Nvidia Cosmos 3 Super Image To Video

Playground

NVIDIA Cosmos 3 Super Image to Video is a fast AI image-to-video generation model that creates high-quality videos from a first-frame image and a motion prompt. Ready-to-use REST inference API for animating images, product videos, cinematic clips, social media content, advertising creatives, concept videos, and professional image-to-video workflows with simple integration, no coldstarts, and affordable pricing.

Features

NVIDIA Cosmos 3 Super Image-to-Video generates short videos from a reference image and a natural-language prompt. It supports motion prompting, negative prompting, size presets, duration selection, inference-step tuning, and guidance scaling for high-quality image-driven video generation.

Why Choose This?

Image-guided video generation Start from a single reference image and animate it into a video clip.
Prompt-based motion control Describe motion, camera movement, atmosphere, and scene behavior using natural language.
Negative prompt support Use negative_prompt to steer the model away from unwanted content or artifacts.
Flexible size presets Generate videos in common aspect ratios such as 16:9, 1:1, and 9:16.
Simple duration control Choose a fixed output duration from 1 to 7 seconds.
Production-ready API Suitable for concept visualization, animated keyframes, creator content, marketing clips, and short cinematic sequences.

Parameters

Parameter	Required	Description
prompt	Yes	Text prompt describing the motion and scene of the video to generate.

# SET EXERCISE 1:
Using the Cosmos 3 Super page, answer each question:
(a) From what two inputs does the opening description say the model creates videos?
(b) What range of output duration can be chosen?
(c) Is the prompt parameter required?
# SET EXERCISE 2:
Reproduce the Cosmos 3 Super page between "Negative prompt support" and "to 7 seconds.", inclusive, switching "artifacts" to "distortions".

# DATA:

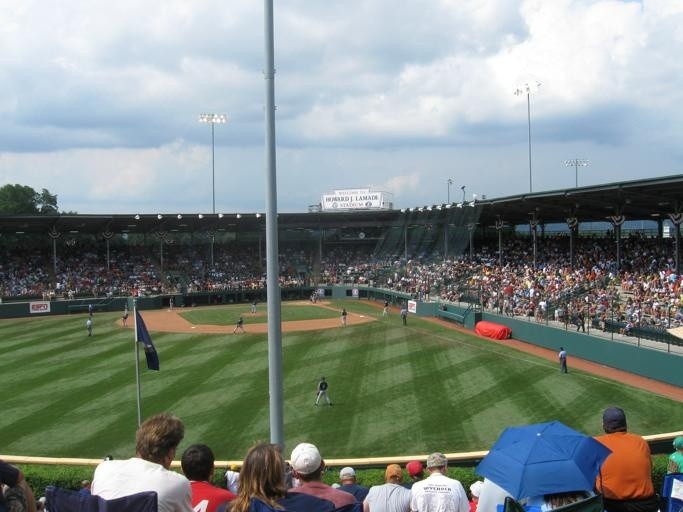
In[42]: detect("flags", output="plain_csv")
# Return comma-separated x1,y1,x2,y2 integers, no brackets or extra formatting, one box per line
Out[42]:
134,307,159,371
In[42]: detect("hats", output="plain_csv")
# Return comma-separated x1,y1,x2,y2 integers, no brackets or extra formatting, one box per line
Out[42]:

# WRITTEN ANSWER 1:
(a) A first-frame image and a motion prompt.
(b) From 1 to 7 seconds.
(c) Yes.

# WRITTEN ANSWER 2:
Negative prompt support Use negative_prompt to steer the model away from unwanted content or distortions.
Flexible size presets Generate videos in common aspect ratios such as 16:9, 1:1, and 9:16.
Simple duration control Choose a fixed output duration from 1 to 7 seconds.